+++ Listed records +++
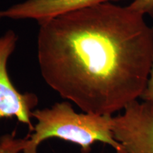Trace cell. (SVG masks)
<instances>
[{
	"mask_svg": "<svg viewBox=\"0 0 153 153\" xmlns=\"http://www.w3.org/2000/svg\"><path fill=\"white\" fill-rule=\"evenodd\" d=\"M44 80L83 112L112 115L140 97L153 62V27L127 7L98 4L40 23Z\"/></svg>",
	"mask_w": 153,
	"mask_h": 153,
	"instance_id": "1",
	"label": "cell"
},
{
	"mask_svg": "<svg viewBox=\"0 0 153 153\" xmlns=\"http://www.w3.org/2000/svg\"><path fill=\"white\" fill-rule=\"evenodd\" d=\"M31 117L37 120L33 133L28 134V143L23 153H38L42 142L59 138L78 145L82 153H89L94 143L110 145L116 153H126L114 139L111 131L112 115L76 113L68 101L55 103L50 108L33 110Z\"/></svg>",
	"mask_w": 153,
	"mask_h": 153,
	"instance_id": "2",
	"label": "cell"
},
{
	"mask_svg": "<svg viewBox=\"0 0 153 153\" xmlns=\"http://www.w3.org/2000/svg\"><path fill=\"white\" fill-rule=\"evenodd\" d=\"M111 131L126 153H153L152 101L126 105L123 114L112 116Z\"/></svg>",
	"mask_w": 153,
	"mask_h": 153,
	"instance_id": "3",
	"label": "cell"
},
{
	"mask_svg": "<svg viewBox=\"0 0 153 153\" xmlns=\"http://www.w3.org/2000/svg\"><path fill=\"white\" fill-rule=\"evenodd\" d=\"M17 41V35L11 30L0 36V120L15 117L33 132L31 114L38 104V97L33 93L19 92L7 71V62L14 51Z\"/></svg>",
	"mask_w": 153,
	"mask_h": 153,
	"instance_id": "4",
	"label": "cell"
},
{
	"mask_svg": "<svg viewBox=\"0 0 153 153\" xmlns=\"http://www.w3.org/2000/svg\"><path fill=\"white\" fill-rule=\"evenodd\" d=\"M117 0H26L1 11V17L35 19L42 23L98 4Z\"/></svg>",
	"mask_w": 153,
	"mask_h": 153,
	"instance_id": "5",
	"label": "cell"
},
{
	"mask_svg": "<svg viewBox=\"0 0 153 153\" xmlns=\"http://www.w3.org/2000/svg\"><path fill=\"white\" fill-rule=\"evenodd\" d=\"M28 135L23 138L16 137V131L0 137V153H20L28 143Z\"/></svg>",
	"mask_w": 153,
	"mask_h": 153,
	"instance_id": "6",
	"label": "cell"
},
{
	"mask_svg": "<svg viewBox=\"0 0 153 153\" xmlns=\"http://www.w3.org/2000/svg\"><path fill=\"white\" fill-rule=\"evenodd\" d=\"M128 7L143 15L148 14L153 16V0H133Z\"/></svg>",
	"mask_w": 153,
	"mask_h": 153,
	"instance_id": "7",
	"label": "cell"
},
{
	"mask_svg": "<svg viewBox=\"0 0 153 153\" xmlns=\"http://www.w3.org/2000/svg\"><path fill=\"white\" fill-rule=\"evenodd\" d=\"M140 98L142 99L143 101H152L153 102V62L148 83H147L145 89Z\"/></svg>",
	"mask_w": 153,
	"mask_h": 153,
	"instance_id": "8",
	"label": "cell"
},
{
	"mask_svg": "<svg viewBox=\"0 0 153 153\" xmlns=\"http://www.w3.org/2000/svg\"><path fill=\"white\" fill-rule=\"evenodd\" d=\"M1 18H2V17H1V11H0V19Z\"/></svg>",
	"mask_w": 153,
	"mask_h": 153,
	"instance_id": "9",
	"label": "cell"
}]
</instances>
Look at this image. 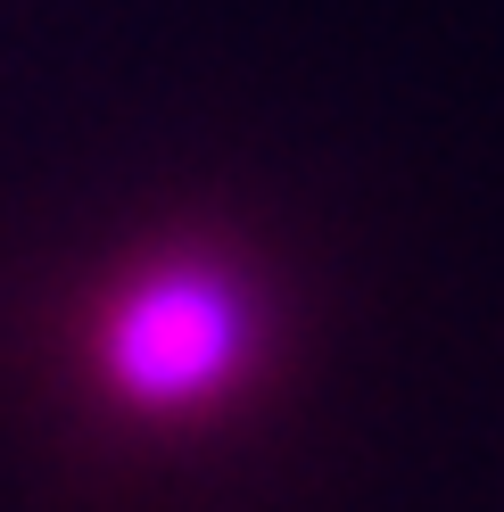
+++
**Instruction**
Report each line in the listing that contains the string "white", copying every such line in full.

**Result below**
	"mask_svg": "<svg viewBox=\"0 0 153 153\" xmlns=\"http://www.w3.org/2000/svg\"><path fill=\"white\" fill-rule=\"evenodd\" d=\"M44 80L83 112L112 115L140 97L153 62V27L127 7L98 4L40 23Z\"/></svg>",
	"mask_svg": "<svg viewBox=\"0 0 153 153\" xmlns=\"http://www.w3.org/2000/svg\"><path fill=\"white\" fill-rule=\"evenodd\" d=\"M31 117L37 120L33 133L28 134V143L23 153H38L42 142L59 138L78 145L82 153H89L94 143L110 145L116 153H126L114 139L111 131L112 115L76 113L68 101L55 103L50 108L33 110Z\"/></svg>",
	"mask_svg": "<svg viewBox=\"0 0 153 153\" xmlns=\"http://www.w3.org/2000/svg\"><path fill=\"white\" fill-rule=\"evenodd\" d=\"M111 131L126 153H153L152 101L126 105L123 114L112 116Z\"/></svg>",
	"mask_svg": "<svg viewBox=\"0 0 153 153\" xmlns=\"http://www.w3.org/2000/svg\"><path fill=\"white\" fill-rule=\"evenodd\" d=\"M17 41V35L11 30L0 36V120L15 117L33 132L31 114L38 104V97L33 93L19 92L7 71V62L14 51Z\"/></svg>",
	"mask_svg": "<svg viewBox=\"0 0 153 153\" xmlns=\"http://www.w3.org/2000/svg\"><path fill=\"white\" fill-rule=\"evenodd\" d=\"M117 0H26L1 11V17L35 19L42 23L98 4Z\"/></svg>",
	"mask_svg": "<svg viewBox=\"0 0 153 153\" xmlns=\"http://www.w3.org/2000/svg\"><path fill=\"white\" fill-rule=\"evenodd\" d=\"M28 135L23 138L16 137V131L0 137V153H20L28 143Z\"/></svg>",
	"mask_svg": "<svg viewBox=\"0 0 153 153\" xmlns=\"http://www.w3.org/2000/svg\"><path fill=\"white\" fill-rule=\"evenodd\" d=\"M128 7L143 15L148 14L153 16V0H133Z\"/></svg>",
	"mask_svg": "<svg viewBox=\"0 0 153 153\" xmlns=\"http://www.w3.org/2000/svg\"><path fill=\"white\" fill-rule=\"evenodd\" d=\"M140 98L142 99L143 101H152L153 102V62L148 83H147L145 89Z\"/></svg>",
	"mask_svg": "<svg viewBox=\"0 0 153 153\" xmlns=\"http://www.w3.org/2000/svg\"><path fill=\"white\" fill-rule=\"evenodd\" d=\"M1 18H2V17H1V11H0V19Z\"/></svg>",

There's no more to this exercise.